Les entreprises et organismes iraniens sont confrontés à des difficultés croissantes pour conclure des contrats à l’étranger en raison des pressions américaines sur les banques pour ne plus traiter avec des clients iraniens.

Washington, qui a accusé l’Iran d’être un “banquier central” du terrorisme, est aussi en pointe pour contraindre Téhéran à suspendre son programme nucléaire controversé.

Mi-novembre, le ministre de l’Economie Davoud Danesh Jafari avait expliqué que Téhéran allait “mener ses transactions en devises avec une autre monnaie que le dollar”, en raison des “entraves posées par les banques américaines”.

Washington a d’abord incité de grands établissements financiers privés à cesser leurs affaires avec l’Iran.

Il a accentué la pression en septembre en coupant tout lien entre le système financier américain et la banque iranienne Saderat, un des premiers établissements du pays.

Parallèlement, des responsables du Trésor américain ont engagé des banques étrangères à être “prudentes” dans leur traitement de clients iraniens.

Résultat: des sources bancaires iraniennes ont récemment indiqué à l’AFP que de grands établissements européens, mais aussi du Golfe, refusaient toute transaction libellée en dollars vers ou depuis l’Iran.

M. Elham a aussi affirmé que “la base de calcul du budget, qui reposait sur les rentrées en devises en dollars, était en train d’être changée”. Les exportations pétrolières représentent jusqu’à 80% des rentrées en devises de l’Iran.

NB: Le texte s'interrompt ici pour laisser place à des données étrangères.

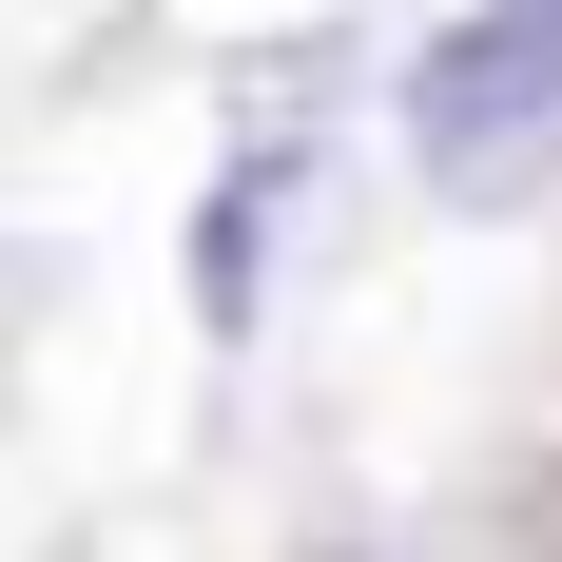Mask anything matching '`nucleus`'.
Returning a JSON list of instances; mask_svg holds the SVG:
<instances>
[{
	"instance_id": "obj_1",
	"label": "nucleus",
	"mask_w": 562,
	"mask_h": 562,
	"mask_svg": "<svg viewBox=\"0 0 562 562\" xmlns=\"http://www.w3.org/2000/svg\"><path fill=\"white\" fill-rule=\"evenodd\" d=\"M407 156H427V194H524L562 156V0H465L407 58Z\"/></svg>"
},
{
	"instance_id": "obj_2",
	"label": "nucleus",
	"mask_w": 562,
	"mask_h": 562,
	"mask_svg": "<svg viewBox=\"0 0 562 562\" xmlns=\"http://www.w3.org/2000/svg\"><path fill=\"white\" fill-rule=\"evenodd\" d=\"M291 194H311V156H233L214 175V214H194V311H214V330H252V291H272V233H291Z\"/></svg>"
}]
</instances>
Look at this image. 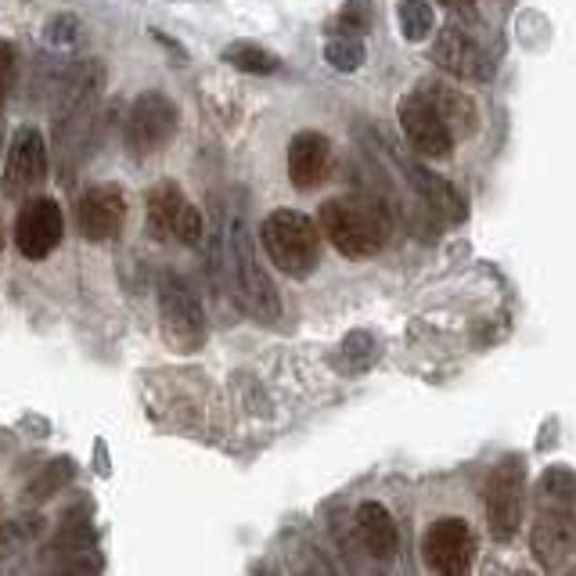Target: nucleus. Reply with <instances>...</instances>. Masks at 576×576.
I'll return each mask as SVG.
<instances>
[{
    "label": "nucleus",
    "instance_id": "6e6552de",
    "mask_svg": "<svg viewBox=\"0 0 576 576\" xmlns=\"http://www.w3.org/2000/svg\"><path fill=\"white\" fill-rule=\"evenodd\" d=\"M148 235L159 241H180V246H199L206 235V224L199 206L180 191L173 180H159L148 191Z\"/></svg>",
    "mask_w": 576,
    "mask_h": 576
},
{
    "label": "nucleus",
    "instance_id": "c85d7f7f",
    "mask_svg": "<svg viewBox=\"0 0 576 576\" xmlns=\"http://www.w3.org/2000/svg\"><path fill=\"white\" fill-rule=\"evenodd\" d=\"M43 33H48L51 48L66 51V48H72V43H76V37H80V19H76V14H54Z\"/></svg>",
    "mask_w": 576,
    "mask_h": 576
},
{
    "label": "nucleus",
    "instance_id": "f257e3e1",
    "mask_svg": "<svg viewBox=\"0 0 576 576\" xmlns=\"http://www.w3.org/2000/svg\"><path fill=\"white\" fill-rule=\"evenodd\" d=\"M217 267L227 281V288L235 292V299L246 307L256 321L275 325L281 317V296L270 275L264 270L260 256L252 246V231L246 224V213L238 206L224 209L217 220Z\"/></svg>",
    "mask_w": 576,
    "mask_h": 576
},
{
    "label": "nucleus",
    "instance_id": "4468645a",
    "mask_svg": "<svg viewBox=\"0 0 576 576\" xmlns=\"http://www.w3.org/2000/svg\"><path fill=\"white\" fill-rule=\"evenodd\" d=\"M529 548L544 569H563L576 555V512L569 508H537Z\"/></svg>",
    "mask_w": 576,
    "mask_h": 576
},
{
    "label": "nucleus",
    "instance_id": "5701e85b",
    "mask_svg": "<svg viewBox=\"0 0 576 576\" xmlns=\"http://www.w3.org/2000/svg\"><path fill=\"white\" fill-rule=\"evenodd\" d=\"M397 22H400V33L407 43H421L436 33V8L429 0H400Z\"/></svg>",
    "mask_w": 576,
    "mask_h": 576
},
{
    "label": "nucleus",
    "instance_id": "423d86ee",
    "mask_svg": "<svg viewBox=\"0 0 576 576\" xmlns=\"http://www.w3.org/2000/svg\"><path fill=\"white\" fill-rule=\"evenodd\" d=\"M483 512H487V529L494 540L508 544L523 526L526 515V468L523 458H501L487 476V490H483Z\"/></svg>",
    "mask_w": 576,
    "mask_h": 576
},
{
    "label": "nucleus",
    "instance_id": "7c9ffc66",
    "mask_svg": "<svg viewBox=\"0 0 576 576\" xmlns=\"http://www.w3.org/2000/svg\"><path fill=\"white\" fill-rule=\"evenodd\" d=\"M436 4H447L450 11L465 14V19H473V14H476V0H436Z\"/></svg>",
    "mask_w": 576,
    "mask_h": 576
},
{
    "label": "nucleus",
    "instance_id": "a878e982",
    "mask_svg": "<svg viewBox=\"0 0 576 576\" xmlns=\"http://www.w3.org/2000/svg\"><path fill=\"white\" fill-rule=\"evenodd\" d=\"M43 534L40 515H19V519H0V558H11L14 552H22L26 544H33Z\"/></svg>",
    "mask_w": 576,
    "mask_h": 576
},
{
    "label": "nucleus",
    "instance_id": "9d476101",
    "mask_svg": "<svg viewBox=\"0 0 576 576\" xmlns=\"http://www.w3.org/2000/svg\"><path fill=\"white\" fill-rule=\"evenodd\" d=\"M421 555H426V566L439 576H465L476 563V534L465 519H444L429 523L426 537H421Z\"/></svg>",
    "mask_w": 576,
    "mask_h": 576
},
{
    "label": "nucleus",
    "instance_id": "20e7f679",
    "mask_svg": "<svg viewBox=\"0 0 576 576\" xmlns=\"http://www.w3.org/2000/svg\"><path fill=\"white\" fill-rule=\"evenodd\" d=\"M260 241L281 275L310 278L321 264V224H314L299 209H275L260 224Z\"/></svg>",
    "mask_w": 576,
    "mask_h": 576
},
{
    "label": "nucleus",
    "instance_id": "f03ea898",
    "mask_svg": "<svg viewBox=\"0 0 576 576\" xmlns=\"http://www.w3.org/2000/svg\"><path fill=\"white\" fill-rule=\"evenodd\" d=\"M101 95H105V66L98 58H83V62H76L58 80L51 101V130L58 156H62V170H72L76 151L87 145L90 130H95Z\"/></svg>",
    "mask_w": 576,
    "mask_h": 576
},
{
    "label": "nucleus",
    "instance_id": "bb28decb",
    "mask_svg": "<svg viewBox=\"0 0 576 576\" xmlns=\"http://www.w3.org/2000/svg\"><path fill=\"white\" fill-rule=\"evenodd\" d=\"M339 360H342L346 371L368 368V364L375 360V339L368 336V331H354V336H346L342 350H339Z\"/></svg>",
    "mask_w": 576,
    "mask_h": 576
},
{
    "label": "nucleus",
    "instance_id": "dca6fc26",
    "mask_svg": "<svg viewBox=\"0 0 576 576\" xmlns=\"http://www.w3.org/2000/svg\"><path fill=\"white\" fill-rule=\"evenodd\" d=\"M48 558L58 573H95V569H101L95 526H90L83 515L69 519L62 529H58V537L51 540Z\"/></svg>",
    "mask_w": 576,
    "mask_h": 576
},
{
    "label": "nucleus",
    "instance_id": "c756f323",
    "mask_svg": "<svg viewBox=\"0 0 576 576\" xmlns=\"http://www.w3.org/2000/svg\"><path fill=\"white\" fill-rule=\"evenodd\" d=\"M11 72H14V48L8 40H0V109H4V101H8Z\"/></svg>",
    "mask_w": 576,
    "mask_h": 576
},
{
    "label": "nucleus",
    "instance_id": "2f4dec72",
    "mask_svg": "<svg viewBox=\"0 0 576 576\" xmlns=\"http://www.w3.org/2000/svg\"><path fill=\"white\" fill-rule=\"evenodd\" d=\"M4 241H8V231H4V224H0V249H4Z\"/></svg>",
    "mask_w": 576,
    "mask_h": 576
},
{
    "label": "nucleus",
    "instance_id": "7ed1b4c3",
    "mask_svg": "<svg viewBox=\"0 0 576 576\" xmlns=\"http://www.w3.org/2000/svg\"><path fill=\"white\" fill-rule=\"evenodd\" d=\"M321 235L350 260L383 252L389 235L386 209L364 195H339L321 206Z\"/></svg>",
    "mask_w": 576,
    "mask_h": 576
},
{
    "label": "nucleus",
    "instance_id": "1a4fd4ad",
    "mask_svg": "<svg viewBox=\"0 0 576 576\" xmlns=\"http://www.w3.org/2000/svg\"><path fill=\"white\" fill-rule=\"evenodd\" d=\"M51 170V156H48V141L37 127H22L11 138L8 159H4V173H0V191L8 199H29L37 195V188L48 180Z\"/></svg>",
    "mask_w": 576,
    "mask_h": 576
},
{
    "label": "nucleus",
    "instance_id": "cd10ccee",
    "mask_svg": "<svg viewBox=\"0 0 576 576\" xmlns=\"http://www.w3.org/2000/svg\"><path fill=\"white\" fill-rule=\"evenodd\" d=\"M339 33H368L371 29V0H346V8L339 11L336 22Z\"/></svg>",
    "mask_w": 576,
    "mask_h": 576
},
{
    "label": "nucleus",
    "instance_id": "2eb2a0df",
    "mask_svg": "<svg viewBox=\"0 0 576 576\" xmlns=\"http://www.w3.org/2000/svg\"><path fill=\"white\" fill-rule=\"evenodd\" d=\"M433 62L450 72V76H458V80H490V72H494V62H490V54L487 48L473 37V33H465L461 26H447L444 33L436 37L433 43Z\"/></svg>",
    "mask_w": 576,
    "mask_h": 576
},
{
    "label": "nucleus",
    "instance_id": "aec40b11",
    "mask_svg": "<svg viewBox=\"0 0 576 576\" xmlns=\"http://www.w3.org/2000/svg\"><path fill=\"white\" fill-rule=\"evenodd\" d=\"M354 526H357V537L360 544L368 548V555L375 558H397L400 552V534H397V523H393V515L386 505L378 501H364L354 515Z\"/></svg>",
    "mask_w": 576,
    "mask_h": 576
},
{
    "label": "nucleus",
    "instance_id": "39448f33",
    "mask_svg": "<svg viewBox=\"0 0 576 576\" xmlns=\"http://www.w3.org/2000/svg\"><path fill=\"white\" fill-rule=\"evenodd\" d=\"M156 299H159V328L166 346L173 354H199L209 339V325L191 285L180 275H173V270H162L156 285Z\"/></svg>",
    "mask_w": 576,
    "mask_h": 576
},
{
    "label": "nucleus",
    "instance_id": "a211bd4d",
    "mask_svg": "<svg viewBox=\"0 0 576 576\" xmlns=\"http://www.w3.org/2000/svg\"><path fill=\"white\" fill-rule=\"evenodd\" d=\"M397 166H400V173L407 177V185L415 188V195L433 209V213H439V217L450 220V224L465 220V199H461L458 191H454L450 180H444L439 173L426 170V166H421V162L404 159V156L397 159Z\"/></svg>",
    "mask_w": 576,
    "mask_h": 576
},
{
    "label": "nucleus",
    "instance_id": "f3484780",
    "mask_svg": "<svg viewBox=\"0 0 576 576\" xmlns=\"http://www.w3.org/2000/svg\"><path fill=\"white\" fill-rule=\"evenodd\" d=\"M331 166V141L317 130H302L288 145V180L299 191L317 188L328 177Z\"/></svg>",
    "mask_w": 576,
    "mask_h": 576
},
{
    "label": "nucleus",
    "instance_id": "9b49d317",
    "mask_svg": "<svg viewBox=\"0 0 576 576\" xmlns=\"http://www.w3.org/2000/svg\"><path fill=\"white\" fill-rule=\"evenodd\" d=\"M62 206L51 195H29L19 217H14V246H19L26 260H48L58 249V241H62Z\"/></svg>",
    "mask_w": 576,
    "mask_h": 576
},
{
    "label": "nucleus",
    "instance_id": "b1692460",
    "mask_svg": "<svg viewBox=\"0 0 576 576\" xmlns=\"http://www.w3.org/2000/svg\"><path fill=\"white\" fill-rule=\"evenodd\" d=\"M325 62L336 72H357L364 62H368V48L357 33H339L325 40Z\"/></svg>",
    "mask_w": 576,
    "mask_h": 576
},
{
    "label": "nucleus",
    "instance_id": "0eeeda50",
    "mask_svg": "<svg viewBox=\"0 0 576 576\" xmlns=\"http://www.w3.org/2000/svg\"><path fill=\"white\" fill-rule=\"evenodd\" d=\"M177 130H180V109L170 95L151 87L133 98L127 112V145L138 159L159 156L177 138Z\"/></svg>",
    "mask_w": 576,
    "mask_h": 576
},
{
    "label": "nucleus",
    "instance_id": "393cba45",
    "mask_svg": "<svg viewBox=\"0 0 576 576\" xmlns=\"http://www.w3.org/2000/svg\"><path fill=\"white\" fill-rule=\"evenodd\" d=\"M224 62L238 69V72H252V76H270V72H278V54H270L264 51L260 43H231V48H224Z\"/></svg>",
    "mask_w": 576,
    "mask_h": 576
},
{
    "label": "nucleus",
    "instance_id": "6ab92c4d",
    "mask_svg": "<svg viewBox=\"0 0 576 576\" xmlns=\"http://www.w3.org/2000/svg\"><path fill=\"white\" fill-rule=\"evenodd\" d=\"M418 90L433 101V109L444 116V123L450 127L454 138H473L479 130V109L465 90L450 87L447 80H421Z\"/></svg>",
    "mask_w": 576,
    "mask_h": 576
},
{
    "label": "nucleus",
    "instance_id": "f8f14e48",
    "mask_svg": "<svg viewBox=\"0 0 576 576\" xmlns=\"http://www.w3.org/2000/svg\"><path fill=\"white\" fill-rule=\"evenodd\" d=\"M397 119H400L404 138L411 141V148L418 151L421 159H447L454 151L450 127L444 123V116L433 109V101L421 95L418 87L400 101Z\"/></svg>",
    "mask_w": 576,
    "mask_h": 576
},
{
    "label": "nucleus",
    "instance_id": "4be33fe9",
    "mask_svg": "<svg viewBox=\"0 0 576 576\" xmlns=\"http://www.w3.org/2000/svg\"><path fill=\"white\" fill-rule=\"evenodd\" d=\"M537 508L576 512V473H569L566 465H552L537 483Z\"/></svg>",
    "mask_w": 576,
    "mask_h": 576
},
{
    "label": "nucleus",
    "instance_id": "412c9836",
    "mask_svg": "<svg viewBox=\"0 0 576 576\" xmlns=\"http://www.w3.org/2000/svg\"><path fill=\"white\" fill-rule=\"evenodd\" d=\"M72 476H76L72 458H54V461H48L33 479H29V487L22 490L26 505H43L48 497L62 494L69 483H72Z\"/></svg>",
    "mask_w": 576,
    "mask_h": 576
},
{
    "label": "nucleus",
    "instance_id": "ddd939ff",
    "mask_svg": "<svg viewBox=\"0 0 576 576\" xmlns=\"http://www.w3.org/2000/svg\"><path fill=\"white\" fill-rule=\"evenodd\" d=\"M127 224V195L116 185H95L76 202V227L87 241H112Z\"/></svg>",
    "mask_w": 576,
    "mask_h": 576
}]
</instances>
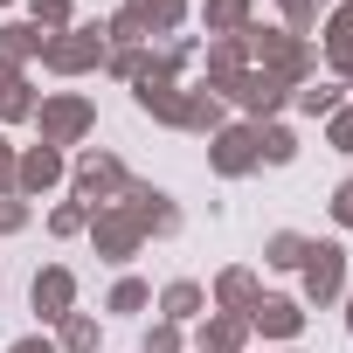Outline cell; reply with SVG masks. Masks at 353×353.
Returning a JSON list of instances; mask_svg holds the SVG:
<instances>
[{"label":"cell","mask_w":353,"mask_h":353,"mask_svg":"<svg viewBox=\"0 0 353 353\" xmlns=\"http://www.w3.org/2000/svg\"><path fill=\"white\" fill-rule=\"evenodd\" d=\"M35 132H42V145L70 152V145H83V139L97 132V104H90L83 90H49V97L35 104Z\"/></svg>","instance_id":"cell-1"},{"label":"cell","mask_w":353,"mask_h":353,"mask_svg":"<svg viewBox=\"0 0 353 353\" xmlns=\"http://www.w3.org/2000/svg\"><path fill=\"white\" fill-rule=\"evenodd\" d=\"M125 159L111 152V145H83L77 159H70V201H83V208H104V201H118L125 194Z\"/></svg>","instance_id":"cell-2"},{"label":"cell","mask_w":353,"mask_h":353,"mask_svg":"<svg viewBox=\"0 0 353 353\" xmlns=\"http://www.w3.org/2000/svg\"><path fill=\"white\" fill-rule=\"evenodd\" d=\"M104 21H77V28H63V35H49L42 42V70L49 77H90V70H104Z\"/></svg>","instance_id":"cell-3"},{"label":"cell","mask_w":353,"mask_h":353,"mask_svg":"<svg viewBox=\"0 0 353 353\" xmlns=\"http://www.w3.org/2000/svg\"><path fill=\"white\" fill-rule=\"evenodd\" d=\"M118 208L145 229V243H152V236H159V243H166V236H181V201H173L166 188H152V181H125Z\"/></svg>","instance_id":"cell-4"},{"label":"cell","mask_w":353,"mask_h":353,"mask_svg":"<svg viewBox=\"0 0 353 353\" xmlns=\"http://www.w3.org/2000/svg\"><path fill=\"white\" fill-rule=\"evenodd\" d=\"M222 104L250 111V125H270V118H277V111L291 104V83H277L270 70H256V63H250V70H243V77H236V83L222 90Z\"/></svg>","instance_id":"cell-5"},{"label":"cell","mask_w":353,"mask_h":353,"mask_svg":"<svg viewBox=\"0 0 353 353\" xmlns=\"http://www.w3.org/2000/svg\"><path fill=\"white\" fill-rule=\"evenodd\" d=\"M90 243H97V256L104 263H132L139 250H145V229L118 208V201H104V208H90V229H83Z\"/></svg>","instance_id":"cell-6"},{"label":"cell","mask_w":353,"mask_h":353,"mask_svg":"<svg viewBox=\"0 0 353 353\" xmlns=\"http://www.w3.org/2000/svg\"><path fill=\"white\" fill-rule=\"evenodd\" d=\"M63 181H70V152H56V145H42V139L14 152V194H21V201H42V194L63 188Z\"/></svg>","instance_id":"cell-7"},{"label":"cell","mask_w":353,"mask_h":353,"mask_svg":"<svg viewBox=\"0 0 353 353\" xmlns=\"http://www.w3.org/2000/svg\"><path fill=\"white\" fill-rule=\"evenodd\" d=\"M298 277H305V298H312V305H332V298H346V243H312Z\"/></svg>","instance_id":"cell-8"},{"label":"cell","mask_w":353,"mask_h":353,"mask_svg":"<svg viewBox=\"0 0 353 353\" xmlns=\"http://www.w3.org/2000/svg\"><path fill=\"white\" fill-rule=\"evenodd\" d=\"M28 305L42 312V325L70 319V312H77V270H70V263H42L35 284H28Z\"/></svg>","instance_id":"cell-9"},{"label":"cell","mask_w":353,"mask_h":353,"mask_svg":"<svg viewBox=\"0 0 353 353\" xmlns=\"http://www.w3.org/2000/svg\"><path fill=\"white\" fill-rule=\"evenodd\" d=\"M208 166L222 173V181L256 173V125H222V132L208 139Z\"/></svg>","instance_id":"cell-10"},{"label":"cell","mask_w":353,"mask_h":353,"mask_svg":"<svg viewBox=\"0 0 353 353\" xmlns=\"http://www.w3.org/2000/svg\"><path fill=\"white\" fill-rule=\"evenodd\" d=\"M243 319H250V332H263V339L291 346V339L305 332V298H256Z\"/></svg>","instance_id":"cell-11"},{"label":"cell","mask_w":353,"mask_h":353,"mask_svg":"<svg viewBox=\"0 0 353 353\" xmlns=\"http://www.w3.org/2000/svg\"><path fill=\"white\" fill-rule=\"evenodd\" d=\"M201 70H208L201 83L222 97V90H229V83L250 70V42H243V35H208V49H201Z\"/></svg>","instance_id":"cell-12"},{"label":"cell","mask_w":353,"mask_h":353,"mask_svg":"<svg viewBox=\"0 0 353 353\" xmlns=\"http://www.w3.org/2000/svg\"><path fill=\"white\" fill-rule=\"evenodd\" d=\"M194 346L201 353H243L250 346V319L243 312H201L194 319Z\"/></svg>","instance_id":"cell-13"},{"label":"cell","mask_w":353,"mask_h":353,"mask_svg":"<svg viewBox=\"0 0 353 353\" xmlns=\"http://www.w3.org/2000/svg\"><path fill=\"white\" fill-rule=\"evenodd\" d=\"M132 104H139L145 118H159V125H181V83L159 77V70H145V77L132 83Z\"/></svg>","instance_id":"cell-14"},{"label":"cell","mask_w":353,"mask_h":353,"mask_svg":"<svg viewBox=\"0 0 353 353\" xmlns=\"http://www.w3.org/2000/svg\"><path fill=\"white\" fill-rule=\"evenodd\" d=\"M229 125V104L208 90V83H194V90H181V132H201V139H215Z\"/></svg>","instance_id":"cell-15"},{"label":"cell","mask_w":353,"mask_h":353,"mask_svg":"<svg viewBox=\"0 0 353 353\" xmlns=\"http://www.w3.org/2000/svg\"><path fill=\"white\" fill-rule=\"evenodd\" d=\"M256 298H263L256 270H250V263H229V270L215 277V291H208V312H250Z\"/></svg>","instance_id":"cell-16"},{"label":"cell","mask_w":353,"mask_h":353,"mask_svg":"<svg viewBox=\"0 0 353 353\" xmlns=\"http://www.w3.org/2000/svg\"><path fill=\"white\" fill-rule=\"evenodd\" d=\"M152 305H159V319H166V325H194V319L208 312V291H201L194 277H173V284H159V298H152Z\"/></svg>","instance_id":"cell-17"},{"label":"cell","mask_w":353,"mask_h":353,"mask_svg":"<svg viewBox=\"0 0 353 353\" xmlns=\"http://www.w3.org/2000/svg\"><path fill=\"white\" fill-rule=\"evenodd\" d=\"M42 28L35 21H0V63H8V70H21V63H42Z\"/></svg>","instance_id":"cell-18"},{"label":"cell","mask_w":353,"mask_h":353,"mask_svg":"<svg viewBox=\"0 0 353 353\" xmlns=\"http://www.w3.org/2000/svg\"><path fill=\"white\" fill-rule=\"evenodd\" d=\"M35 90H28V70H8L0 63V125H21V118H35Z\"/></svg>","instance_id":"cell-19"},{"label":"cell","mask_w":353,"mask_h":353,"mask_svg":"<svg viewBox=\"0 0 353 353\" xmlns=\"http://www.w3.org/2000/svg\"><path fill=\"white\" fill-rule=\"evenodd\" d=\"M256 21V0H201V28L208 35H243Z\"/></svg>","instance_id":"cell-20"},{"label":"cell","mask_w":353,"mask_h":353,"mask_svg":"<svg viewBox=\"0 0 353 353\" xmlns=\"http://www.w3.org/2000/svg\"><path fill=\"white\" fill-rule=\"evenodd\" d=\"M291 104H298L305 118H332V111L346 104V90H339L332 77H312V83H298V90H291Z\"/></svg>","instance_id":"cell-21"},{"label":"cell","mask_w":353,"mask_h":353,"mask_svg":"<svg viewBox=\"0 0 353 353\" xmlns=\"http://www.w3.org/2000/svg\"><path fill=\"white\" fill-rule=\"evenodd\" d=\"M291 159H298V132L277 125V118L256 125V166H291Z\"/></svg>","instance_id":"cell-22"},{"label":"cell","mask_w":353,"mask_h":353,"mask_svg":"<svg viewBox=\"0 0 353 353\" xmlns=\"http://www.w3.org/2000/svg\"><path fill=\"white\" fill-rule=\"evenodd\" d=\"M97 339H104V325H97L90 312H70V319H56V353H97Z\"/></svg>","instance_id":"cell-23"},{"label":"cell","mask_w":353,"mask_h":353,"mask_svg":"<svg viewBox=\"0 0 353 353\" xmlns=\"http://www.w3.org/2000/svg\"><path fill=\"white\" fill-rule=\"evenodd\" d=\"M125 8L145 21V35H173V28L188 21V0H125Z\"/></svg>","instance_id":"cell-24"},{"label":"cell","mask_w":353,"mask_h":353,"mask_svg":"<svg viewBox=\"0 0 353 353\" xmlns=\"http://www.w3.org/2000/svg\"><path fill=\"white\" fill-rule=\"evenodd\" d=\"M305 250H312V236H298V229L263 236V263H270V270H305Z\"/></svg>","instance_id":"cell-25"},{"label":"cell","mask_w":353,"mask_h":353,"mask_svg":"<svg viewBox=\"0 0 353 353\" xmlns=\"http://www.w3.org/2000/svg\"><path fill=\"white\" fill-rule=\"evenodd\" d=\"M145 305H152V284H145V277H118L111 298H104V312H118V319H132V312H145Z\"/></svg>","instance_id":"cell-26"},{"label":"cell","mask_w":353,"mask_h":353,"mask_svg":"<svg viewBox=\"0 0 353 353\" xmlns=\"http://www.w3.org/2000/svg\"><path fill=\"white\" fill-rule=\"evenodd\" d=\"M28 14L42 35H63V28H77V0H28Z\"/></svg>","instance_id":"cell-27"},{"label":"cell","mask_w":353,"mask_h":353,"mask_svg":"<svg viewBox=\"0 0 353 353\" xmlns=\"http://www.w3.org/2000/svg\"><path fill=\"white\" fill-rule=\"evenodd\" d=\"M83 229H90V208H83V201H56V208H49V236H56V243H70V236H83Z\"/></svg>","instance_id":"cell-28"},{"label":"cell","mask_w":353,"mask_h":353,"mask_svg":"<svg viewBox=\"0 0 353 353\" xmlns=\"http://www.w3.org/2000/svg\"><path fill=\"white\" fill-rule=\"evenodd\" d=\"M104 70H111L118 83H139V77L152 70V56H145V49H104Z\"/></svg>","instance_id":"cell-29"},{"label":"cell","mask_w":353,"mask_h":353,"mask_svg":"<svg viewBox=\"0 0 353 353\" xmlns=\"http://www.w3.org/2000/svg\"><path fill=\"white\" fill-rule=\"evenodd\" d=\"M181 332H188V325H166V319H152L139 353H188V339H181Z\"/></svg>","instance_id":"cell-30"},{"label":"cell","mask_w":353,"mask_h":353,"mask_svg":"<svg viewBox=\"0 0 353 353\" xmlns=\"http://www.w3.org/2000/svg\"><path fill=\"white\" fill-rule=\"evenodd\" d=\"M325 145H332V152H346V159H353V104H339V111H332V118H325Z\"/></svg>","instance_id":"cell-31"},{"label":"cell","mask_w":353,"mask_h":353,"mask_svg":"<svg viewBox=\"0 0 353 353\" xmlns=\"http://www.w3.org/2000/svg\"><path fill=\"white\" fill-rule=\"evenodd\" d=\"M28 229V201L21 194H0V236H21Z\"/></svg>","instance_id":"cell-32"},{"label":"cell","mask_w":353,"mask_h":353,"mask_svg":"<svg viewBox=\"0 0 353 353\" xmlns=\"http://www.w3.org/2000/svg\"><path fill=\"white\" fill-rule=\"evenodd\" d=\"M332 222L353 236V181H339V188H332Z\"/></svg>","instance_id":"cell-33"},{"label":"cell","mask_w":353,"mask_h":353,"mask_svg":"<svg viewBox=\"0 0 353 353\" xmlns=\"http://www.w3.org/2000/svg\"><path fill=\"white\" fill-rule=\"evenodd\" d=\"M14 152L21 145H8V132H0V194H14Z\"/></svg>","instance_id":"cell-34"},{"label":"cell","mask_w":353,"mask_h":353,"mask_svg":"<svg viewBox=\"0 0 353 353\" xmlns=\"http://www.w3.org/2000/svg\"><path fill=\"white\" fill-rule=\"evenodd\" d=\"M8 353H56V339H42V332H28V339H14Z\"/></svg>","instance_id":"cell-35"},{"label":"cell","mask_w":353,"mask_h":353,"mask_svg":"<svg viewBox=\"0 0 353 353\" xmlns=\"http://www.w3.org/2000/svg\"><path fill=\"white\" fill-rule=\"evenodd\" d=\"M346 332H353V284H346Z\"/></svg>","instance_id":"cell-36"},{"label":"cell","mask_w":353,"mask_h":353,"mask_svg":"<svg viewBox=\"0 0 353 353\" xmlns=\"http://www.w3.org/2000/svg\"><path fill=\"white\" fill-rule=\"evenodd\" d=\"M277 353H298V346H277Z\"/></svg>","instance_id":"cell-37"},{"label":"cell","mask_w":353,"mask_h":353,"mask_svg":"<svg viewBox=\"0 0 353 353\" xmlns=\"http://www.w3.org/2000/svg\"><path fill=\"white\" fill-rule=\"evenodd\" d=\"M0 8H14V0H0Z\"/></svg>","instance_id":"cell-38"}]
</instances>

Un membre de la commission du budget au Parlement, Morteza Tamadon, a expliqué à l’AFP que le gouvernement cherche ainsi à se protéger de la dépréciation du dollar sur le marché des changes, et à résister aux pressions américaines.

Il a cependant prôné “un panier équilibré euro-dollar”, notamment parce que, pour “les contrats à long-terme” déjà signés en dollars, il faudrait “des opérations de change multiples pour l’avenir, un processus difficile et coûteux”.

Bruce Evers, un analyste chez le britannique Investec, à Londres, a parlé d’un “geste essentiellement politique”, en représailles envers les Etats-Unis.

Il n’a pas exclu cependant que l’Iran “pense, possiblement à raison, que l’euro est une monnaie plus forte, et qu’ils y perdent avec un dollar aussi faible qu’il l’est actuellement”.

L’économiste iranien Mohammad Reza Behzadian a concouru à l’analyse de M. Tamadon, en remarquant que, s’agissant du pétrole, “l’échange des pétrodollars en euros serait très coûteux”.

Le même raisonnement vaudrait pour les achats de biens à l’étranger, car “le dollar est préféré par les vendeurs”, selon lui.

A Londres, un analyste de Global Insight, Simon Wardell, a minimisé les conséquences d’une telle transition pour les marchés.

“Potentiellement, cela pourrait réduire un peu la demande pour le brut iranien, mais s’ils le vendent un peu moins cher (en euros) cela ne devrait pas avoir d’impact important”, a-t-il dit, parlant également d’un “geste plus politique que financier”.